*Supplied entries*:
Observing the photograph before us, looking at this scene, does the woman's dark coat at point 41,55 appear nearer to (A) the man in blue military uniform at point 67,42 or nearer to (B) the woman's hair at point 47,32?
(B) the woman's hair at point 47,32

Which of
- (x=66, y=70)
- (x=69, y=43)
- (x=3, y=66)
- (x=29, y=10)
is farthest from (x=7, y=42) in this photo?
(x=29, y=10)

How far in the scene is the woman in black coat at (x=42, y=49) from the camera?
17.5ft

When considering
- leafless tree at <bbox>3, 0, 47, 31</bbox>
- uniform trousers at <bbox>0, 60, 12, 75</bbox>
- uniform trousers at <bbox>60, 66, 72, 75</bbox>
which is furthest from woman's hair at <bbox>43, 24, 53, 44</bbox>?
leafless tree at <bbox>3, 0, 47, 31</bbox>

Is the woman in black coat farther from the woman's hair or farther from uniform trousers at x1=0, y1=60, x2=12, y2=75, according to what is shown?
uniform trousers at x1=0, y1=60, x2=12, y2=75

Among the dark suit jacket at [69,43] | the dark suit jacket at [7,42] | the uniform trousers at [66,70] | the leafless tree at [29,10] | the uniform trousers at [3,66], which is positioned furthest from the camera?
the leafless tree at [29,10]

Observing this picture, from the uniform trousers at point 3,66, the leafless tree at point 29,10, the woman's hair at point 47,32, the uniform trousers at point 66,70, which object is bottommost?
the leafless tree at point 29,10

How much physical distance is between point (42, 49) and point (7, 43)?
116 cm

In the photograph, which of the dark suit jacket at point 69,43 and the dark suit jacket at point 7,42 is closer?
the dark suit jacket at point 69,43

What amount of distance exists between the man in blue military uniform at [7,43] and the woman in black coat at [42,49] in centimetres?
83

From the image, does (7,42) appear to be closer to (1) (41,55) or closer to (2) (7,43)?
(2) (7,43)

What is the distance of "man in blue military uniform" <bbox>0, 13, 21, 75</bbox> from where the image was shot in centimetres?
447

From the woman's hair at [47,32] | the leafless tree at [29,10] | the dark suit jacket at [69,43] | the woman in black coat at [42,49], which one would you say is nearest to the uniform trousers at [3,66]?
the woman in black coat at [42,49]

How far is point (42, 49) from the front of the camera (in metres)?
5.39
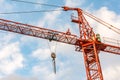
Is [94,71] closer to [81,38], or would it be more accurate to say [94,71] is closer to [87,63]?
[87,63]

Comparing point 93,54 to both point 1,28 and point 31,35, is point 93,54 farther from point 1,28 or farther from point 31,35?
point 1,28

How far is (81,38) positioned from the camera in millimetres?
74500

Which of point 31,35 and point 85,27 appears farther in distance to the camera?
point 85,27

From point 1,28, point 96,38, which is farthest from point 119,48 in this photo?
point 1,28

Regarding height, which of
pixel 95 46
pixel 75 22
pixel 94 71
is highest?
pixel 75 22

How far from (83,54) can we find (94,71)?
151 inches

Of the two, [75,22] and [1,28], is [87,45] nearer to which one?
[75,22]

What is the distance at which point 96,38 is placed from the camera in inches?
2958

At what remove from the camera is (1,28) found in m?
69.0

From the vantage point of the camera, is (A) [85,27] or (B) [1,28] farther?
(A) [85,27]

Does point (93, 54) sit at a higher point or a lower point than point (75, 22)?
lower

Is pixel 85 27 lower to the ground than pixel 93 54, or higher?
higher

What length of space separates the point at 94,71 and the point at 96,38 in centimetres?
671

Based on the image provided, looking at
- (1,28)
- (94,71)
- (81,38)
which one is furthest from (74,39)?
(1,28)
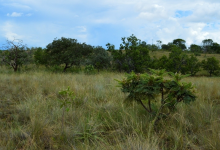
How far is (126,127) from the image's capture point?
323 cm

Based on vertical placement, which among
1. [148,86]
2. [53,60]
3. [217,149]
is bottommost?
[217,149]

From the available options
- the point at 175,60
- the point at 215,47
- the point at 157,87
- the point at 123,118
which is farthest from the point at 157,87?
the point at 215,47

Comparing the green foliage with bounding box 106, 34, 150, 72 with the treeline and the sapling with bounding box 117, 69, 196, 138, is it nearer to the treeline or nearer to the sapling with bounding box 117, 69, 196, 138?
the treeline

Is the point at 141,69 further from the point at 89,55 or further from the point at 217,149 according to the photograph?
the point at 217,149

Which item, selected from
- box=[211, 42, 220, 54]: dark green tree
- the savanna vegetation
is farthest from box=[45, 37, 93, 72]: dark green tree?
box=[211, 42, 220, 54]: dark green tree

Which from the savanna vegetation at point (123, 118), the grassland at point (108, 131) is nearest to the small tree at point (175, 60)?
the savanna vegetation at point (123, 118)

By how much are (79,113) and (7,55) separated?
39.3ft

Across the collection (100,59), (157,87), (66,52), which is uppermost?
(66,52)

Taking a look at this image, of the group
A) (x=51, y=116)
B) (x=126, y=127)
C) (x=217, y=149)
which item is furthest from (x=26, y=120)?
(x=217, y=149)

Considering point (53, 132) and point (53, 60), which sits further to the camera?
point (53, 60)

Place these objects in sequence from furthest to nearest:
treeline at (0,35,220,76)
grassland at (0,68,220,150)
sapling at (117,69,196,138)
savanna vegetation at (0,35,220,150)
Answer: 1. treeline at (0,35,220,76)
2. sapling at (117,69,196,138)
3. savanna vegetation at (0,35,220,150)
4. grassland at (0,68,220,150)

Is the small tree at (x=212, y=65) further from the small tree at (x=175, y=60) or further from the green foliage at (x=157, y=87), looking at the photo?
the green foliage at (x=157, y=87)

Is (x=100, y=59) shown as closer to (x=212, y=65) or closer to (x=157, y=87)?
(x=157, y=87)

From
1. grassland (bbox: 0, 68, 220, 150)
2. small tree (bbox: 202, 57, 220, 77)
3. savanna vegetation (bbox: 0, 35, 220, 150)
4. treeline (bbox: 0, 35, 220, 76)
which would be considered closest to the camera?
grassland (bbox: 0, 68, 220, 150)
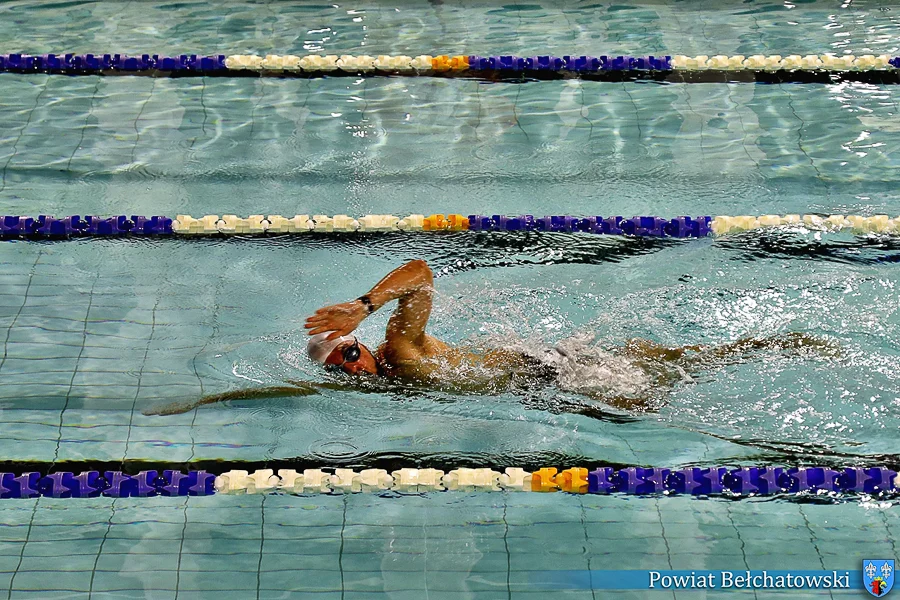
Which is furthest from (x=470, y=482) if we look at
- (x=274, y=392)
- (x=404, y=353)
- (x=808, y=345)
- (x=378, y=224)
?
(x=378, y=224)

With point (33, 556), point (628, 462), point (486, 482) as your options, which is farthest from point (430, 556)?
point (33, 556)

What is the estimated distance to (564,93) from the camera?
5602 millimetres

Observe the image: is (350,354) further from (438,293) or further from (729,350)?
(729,350)

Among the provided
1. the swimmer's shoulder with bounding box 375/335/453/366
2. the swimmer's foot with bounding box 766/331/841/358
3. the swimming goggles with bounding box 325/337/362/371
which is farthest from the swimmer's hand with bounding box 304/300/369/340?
the swimmer's foot with bounding box 766/331/841/358

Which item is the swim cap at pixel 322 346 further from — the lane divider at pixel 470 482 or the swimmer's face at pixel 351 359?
the lane divider at pixel 470 482

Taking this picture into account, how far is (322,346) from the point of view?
3342 millimetres

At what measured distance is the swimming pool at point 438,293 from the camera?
300 cm

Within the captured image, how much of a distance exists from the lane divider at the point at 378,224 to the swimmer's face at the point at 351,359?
1119 millimetres

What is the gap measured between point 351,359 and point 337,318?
15.8 inches

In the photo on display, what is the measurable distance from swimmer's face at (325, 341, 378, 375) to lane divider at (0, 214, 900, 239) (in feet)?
3.67

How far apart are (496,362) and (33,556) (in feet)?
5.32

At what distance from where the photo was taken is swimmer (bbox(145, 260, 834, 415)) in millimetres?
3354

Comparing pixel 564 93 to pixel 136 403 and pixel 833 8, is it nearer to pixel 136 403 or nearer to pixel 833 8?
pixel 833 8

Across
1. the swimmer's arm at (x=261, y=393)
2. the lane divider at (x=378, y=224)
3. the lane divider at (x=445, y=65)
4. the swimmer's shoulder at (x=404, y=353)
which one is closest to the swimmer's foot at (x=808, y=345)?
the lane divider at (x=378, y=224)
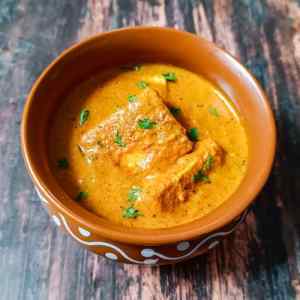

*The request*: Collect every line from the items above that contains the string "pixel", and copy each of those lines in full.

*Written solution*:
pixel 95 46
pixel 75 22
pixel 94 71
pixel 75 22
Is pixel 85 27 lower to the ground than pixel 93 54, or higher?
Which item is the swim cap at pixel 322 346 further from — the lane divider at pixel 470 482 or the swimmer's face at pixel 351 359?
the lane divider at pixel 470 482
Comparing pixel 564 93 to pixel 136 403 and pixel 833 8, is it nearer to pixel 136 403 or nearer to pixel 833 8?
pixel 833 8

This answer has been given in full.